I have two normally distributed random variables, X and Y.
X has mean 66 and standard deviation 6.
Y has mean 77 and standard deviation 7.
The correlation between the random variables is given as 0.8.
The task is to find the probability $$P(X > 0.7Y)$$
This is my attempt:
Create the random variable $$D = 0.7Y – X$$
and calculate $$P(D < 0)$$
The variable D should also be normally distributed with these properties:
$$\mu_D = 0.7 \times 77 – 66 = -12.1$$
$$\sigma^2_D = 0.7^2 \times 49 + 36 + 2 \times 0.7 \times -1 \times 0.8 \times 7 \times 6 = 12.97$$
Then, $$P(D < 0) = F_Z\left(\frac{0 + 12.11}{\sqrt{12.97}}\right) \approx F_Z(3.36)$$
But, this is not the answer I'm supposed to get (which is instead $$F_Z(1.17)$$ according to the textbook).
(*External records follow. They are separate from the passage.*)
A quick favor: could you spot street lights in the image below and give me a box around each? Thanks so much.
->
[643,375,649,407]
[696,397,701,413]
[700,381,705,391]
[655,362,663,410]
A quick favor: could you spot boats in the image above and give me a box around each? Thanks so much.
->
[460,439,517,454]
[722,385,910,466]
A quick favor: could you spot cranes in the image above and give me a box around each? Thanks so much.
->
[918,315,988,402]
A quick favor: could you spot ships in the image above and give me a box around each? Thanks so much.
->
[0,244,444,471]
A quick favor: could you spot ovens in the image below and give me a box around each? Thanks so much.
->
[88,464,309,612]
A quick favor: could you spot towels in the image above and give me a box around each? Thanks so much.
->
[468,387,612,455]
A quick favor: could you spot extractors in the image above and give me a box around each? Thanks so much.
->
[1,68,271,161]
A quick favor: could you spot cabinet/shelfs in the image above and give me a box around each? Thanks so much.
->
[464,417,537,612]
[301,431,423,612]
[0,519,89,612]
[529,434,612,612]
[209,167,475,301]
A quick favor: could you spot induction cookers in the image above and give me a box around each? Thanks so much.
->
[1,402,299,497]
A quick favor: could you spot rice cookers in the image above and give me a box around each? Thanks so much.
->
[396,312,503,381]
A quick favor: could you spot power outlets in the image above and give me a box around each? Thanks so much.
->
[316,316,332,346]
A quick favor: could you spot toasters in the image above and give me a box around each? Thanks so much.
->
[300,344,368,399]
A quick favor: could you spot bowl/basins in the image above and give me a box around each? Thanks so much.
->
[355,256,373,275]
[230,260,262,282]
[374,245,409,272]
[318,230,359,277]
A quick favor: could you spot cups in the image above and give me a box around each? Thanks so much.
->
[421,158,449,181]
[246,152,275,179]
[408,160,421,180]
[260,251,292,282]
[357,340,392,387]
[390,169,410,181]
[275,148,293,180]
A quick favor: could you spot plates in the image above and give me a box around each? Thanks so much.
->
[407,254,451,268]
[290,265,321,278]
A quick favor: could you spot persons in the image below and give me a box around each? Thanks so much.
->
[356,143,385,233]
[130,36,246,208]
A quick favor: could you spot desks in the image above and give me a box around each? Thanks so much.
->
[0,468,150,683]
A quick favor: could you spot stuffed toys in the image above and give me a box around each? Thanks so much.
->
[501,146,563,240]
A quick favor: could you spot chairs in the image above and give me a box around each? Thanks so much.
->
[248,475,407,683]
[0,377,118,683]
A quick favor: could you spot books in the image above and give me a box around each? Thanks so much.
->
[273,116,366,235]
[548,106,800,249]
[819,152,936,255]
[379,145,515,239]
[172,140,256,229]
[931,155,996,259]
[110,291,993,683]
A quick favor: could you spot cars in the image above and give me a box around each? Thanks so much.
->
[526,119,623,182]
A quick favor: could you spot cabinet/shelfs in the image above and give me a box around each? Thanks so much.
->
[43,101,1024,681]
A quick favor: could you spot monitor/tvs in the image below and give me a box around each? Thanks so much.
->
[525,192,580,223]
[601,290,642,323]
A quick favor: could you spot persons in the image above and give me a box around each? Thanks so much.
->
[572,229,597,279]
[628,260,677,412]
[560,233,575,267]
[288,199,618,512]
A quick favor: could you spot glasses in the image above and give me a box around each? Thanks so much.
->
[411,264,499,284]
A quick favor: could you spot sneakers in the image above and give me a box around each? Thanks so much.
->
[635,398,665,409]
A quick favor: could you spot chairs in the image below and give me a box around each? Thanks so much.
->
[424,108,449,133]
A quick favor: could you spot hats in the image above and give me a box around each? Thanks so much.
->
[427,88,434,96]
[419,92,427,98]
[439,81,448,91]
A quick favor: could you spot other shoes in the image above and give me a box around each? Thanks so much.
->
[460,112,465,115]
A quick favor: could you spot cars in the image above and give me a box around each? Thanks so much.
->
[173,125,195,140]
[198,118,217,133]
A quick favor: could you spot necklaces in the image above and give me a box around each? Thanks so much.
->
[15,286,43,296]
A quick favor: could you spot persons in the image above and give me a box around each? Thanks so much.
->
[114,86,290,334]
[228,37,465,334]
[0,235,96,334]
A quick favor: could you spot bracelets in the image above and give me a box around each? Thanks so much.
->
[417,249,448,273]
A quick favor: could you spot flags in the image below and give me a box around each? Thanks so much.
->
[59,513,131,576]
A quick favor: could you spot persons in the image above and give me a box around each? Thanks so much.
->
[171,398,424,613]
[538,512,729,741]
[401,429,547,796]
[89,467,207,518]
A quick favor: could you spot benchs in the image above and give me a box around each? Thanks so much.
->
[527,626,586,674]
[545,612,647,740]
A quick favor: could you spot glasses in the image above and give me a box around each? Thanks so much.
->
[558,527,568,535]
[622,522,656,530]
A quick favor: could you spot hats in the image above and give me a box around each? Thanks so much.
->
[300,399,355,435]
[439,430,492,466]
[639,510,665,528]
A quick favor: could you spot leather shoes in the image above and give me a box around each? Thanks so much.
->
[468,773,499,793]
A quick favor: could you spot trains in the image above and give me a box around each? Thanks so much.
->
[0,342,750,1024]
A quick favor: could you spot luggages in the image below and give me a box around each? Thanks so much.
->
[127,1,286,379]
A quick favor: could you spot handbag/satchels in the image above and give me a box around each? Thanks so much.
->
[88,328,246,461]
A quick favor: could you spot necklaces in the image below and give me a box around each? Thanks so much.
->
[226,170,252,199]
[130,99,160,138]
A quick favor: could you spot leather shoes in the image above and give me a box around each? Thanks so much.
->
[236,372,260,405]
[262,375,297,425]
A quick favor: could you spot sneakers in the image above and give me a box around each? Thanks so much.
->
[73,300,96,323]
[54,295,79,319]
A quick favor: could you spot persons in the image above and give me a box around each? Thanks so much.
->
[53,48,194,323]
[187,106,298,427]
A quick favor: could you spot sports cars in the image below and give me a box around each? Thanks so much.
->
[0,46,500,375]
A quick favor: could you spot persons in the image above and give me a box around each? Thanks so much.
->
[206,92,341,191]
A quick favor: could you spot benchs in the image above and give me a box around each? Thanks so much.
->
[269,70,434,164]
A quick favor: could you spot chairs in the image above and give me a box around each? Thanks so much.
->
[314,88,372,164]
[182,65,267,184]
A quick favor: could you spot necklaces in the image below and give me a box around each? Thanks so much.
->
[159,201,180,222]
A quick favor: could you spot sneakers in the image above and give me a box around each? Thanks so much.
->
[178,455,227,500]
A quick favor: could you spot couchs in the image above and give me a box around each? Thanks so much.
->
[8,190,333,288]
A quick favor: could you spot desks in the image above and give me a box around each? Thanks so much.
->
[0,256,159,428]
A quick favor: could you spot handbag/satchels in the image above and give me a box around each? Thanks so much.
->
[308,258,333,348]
Where am I going wrong?
Best Answer
You did not go wrong anywhere, your book did. Whomsoever worked out the answer in the book missed the negative sign on the $2ab\rho\sigma_X\sigma_Y$ and calculated $$\text{var}(0.7Y - X) = 60.01 + 47.04 = 107.05$$ instead of $$\text{var}(0.7Y - X) = 60.01 - 47.04 = 12.97.$$ Thus, the book answer is $\displaystyle F_Z\left(\frac{12.11}{\sqrt{107.05}}\right) = F_Z(1.17)$ instead of $\displaystyle F_Z\left(\frac{12.11}{\sqrt{12.97}}\right) = F_Z(3.36)$.